Sometimes, like Peter’s wedding, it involves genuinely being reminded of the strength of the friendships I developed there. And sometimes, it involves REALLY funny emails that I’d never have gotten if I’d just hung out with other geeks and Comp. Sci. majors.
I got forwarded a series of emails which apparantly are the legal community’s next answer to Craig Shergold. And apparantly, they’re real.:
The email that roared
The strange tale of a much-forwarded email chain describing “Lawyers behaving badly.”
By David L. Yas
Sadly, when Abdala typed those three syllables of gibberish, she made an electronic record of her own impetuousness, a record that may haunt her for quite some time.
How do I know? Because I was one of roughly seven zillion people who received a copy of the email this week.
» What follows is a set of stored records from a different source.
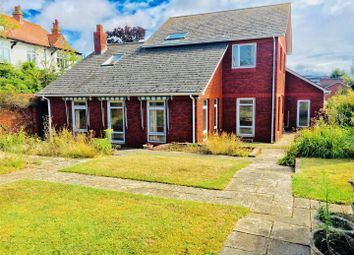 Thumbnail 5 bed property for sale in Douglas Avenue, Exmouth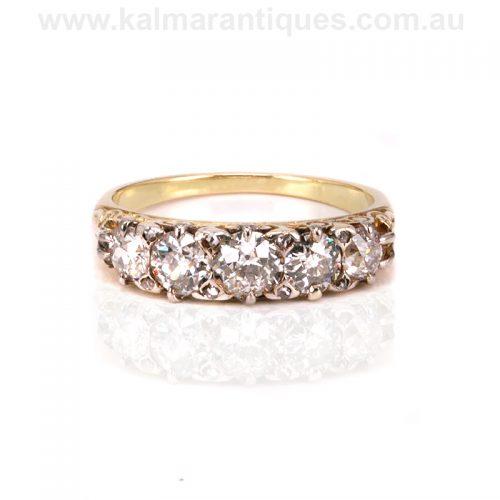 Victorian era antique five stone diamond engagement ring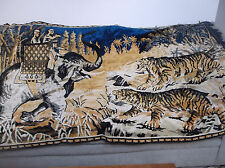 "VINTAGE TAPESTRY 2 TIGERS ELEPHANT CARRYING 2 MEN BLUE GOLD AND BLACK 76"" X 48"""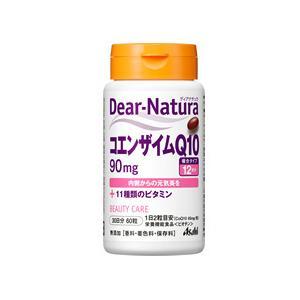 ディアナチュラ コエンザイムQ10 30日分 60粒  - アサヒフード&ヘルスケア|healthy-good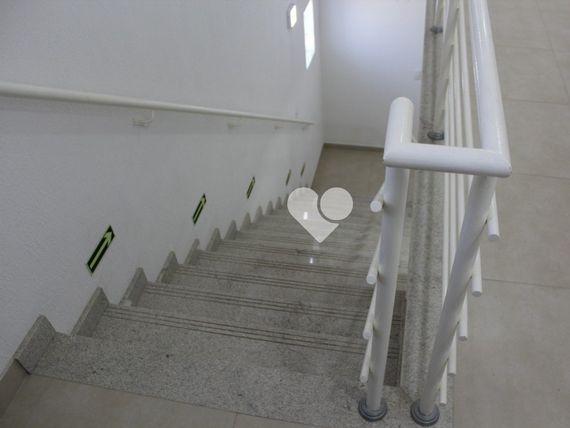 "Apartamento com 2 quartos e Vagas, Porto Alegre, <span itemprop=""addressLocality"">Partenon</span>, por <span itemscope="""" itemtype=""http://schema.org/TradeAction""><span itemprop=""price"">R$ 399.000</span></span>"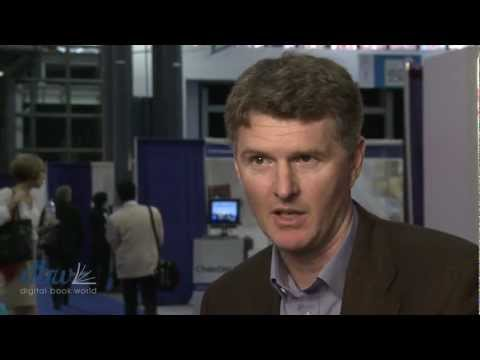 BRIAN MURRAY, CEO, HarperCollins Publishers Worldwide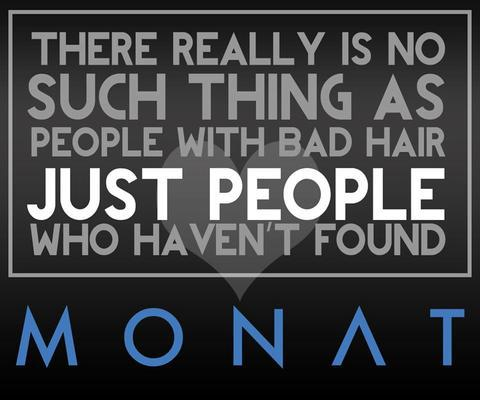 Monat Hair Treatment System To Revive And Revitalize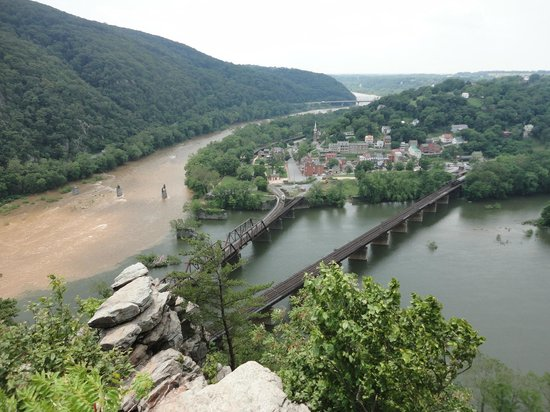 Hapers Ferry From Outlook Picture Of Harpers Ferry National - Trip advisor harpers ferry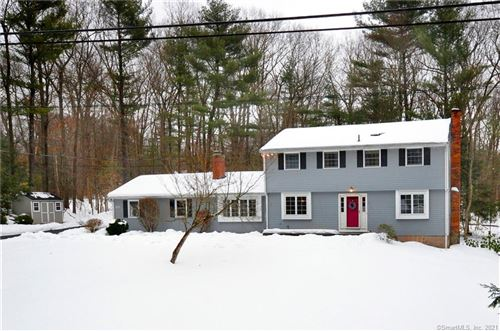 Photo of 60 Fox Den Road, Avon, CT 06001 (MLS # 170372591)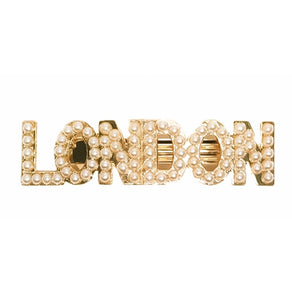 London's Calling Hair Clip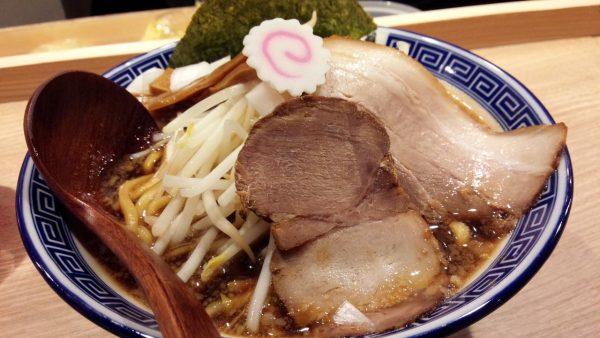 kazehaminamikaraの画像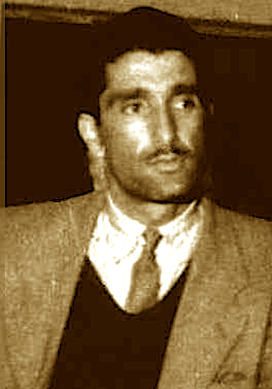 Myzafer Pipa (1914-1946)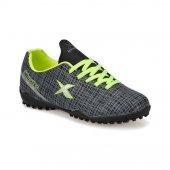 Kinetix 100313476 Vengo Turf Erkek Halısaha Ayakkabı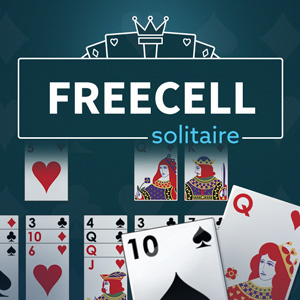 USA Today's online FreeCell Solitaire game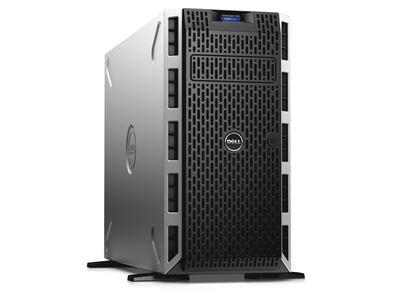 Picture of Dell PowerEdge T430 E5-2620 v4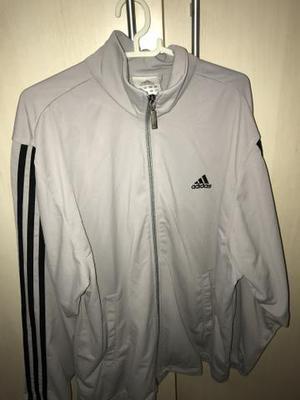 Casaco de frio da Adidas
Thanks to an unstoppable phalanx of forwarders, the brief exchange has made its way to a countless number of attorneys after Korman shared it with a friend and allowed him to share it with a few others.
Fueled by attorneys’ curiosity that a young attorney would fire away at a would-be employee with so much vigor, the email chain made its way from firm to firm with the speed and recklessness of Apolo Ohno after six caffe lattes. It went to Rindler Morgan and Gadsby Hannah, to Mintz Levin and Sally & Fitch, to Nixon Peabody and Wilmer Hale.
It’s been across the state and out of state. And to Europe. Seriously.
And now to my house alumni mailing list, and likely heading to an inbox near you.
I have no idea if it’s legitimate to repost the email forward in its entirety, and to be on the safe side I’m not going to do so here. I am surprised to see that it’s NOT readily available on google yet. Suffice it to say that once someone DOES put it on the web, you’ve got all the keywords you need to find it in the Mass law article. And it’s funny as heck, and funnier still with the context the article provides.
Not that techies are immune to our own brand of idiocy, but I do like to think that the BOFH is fiction.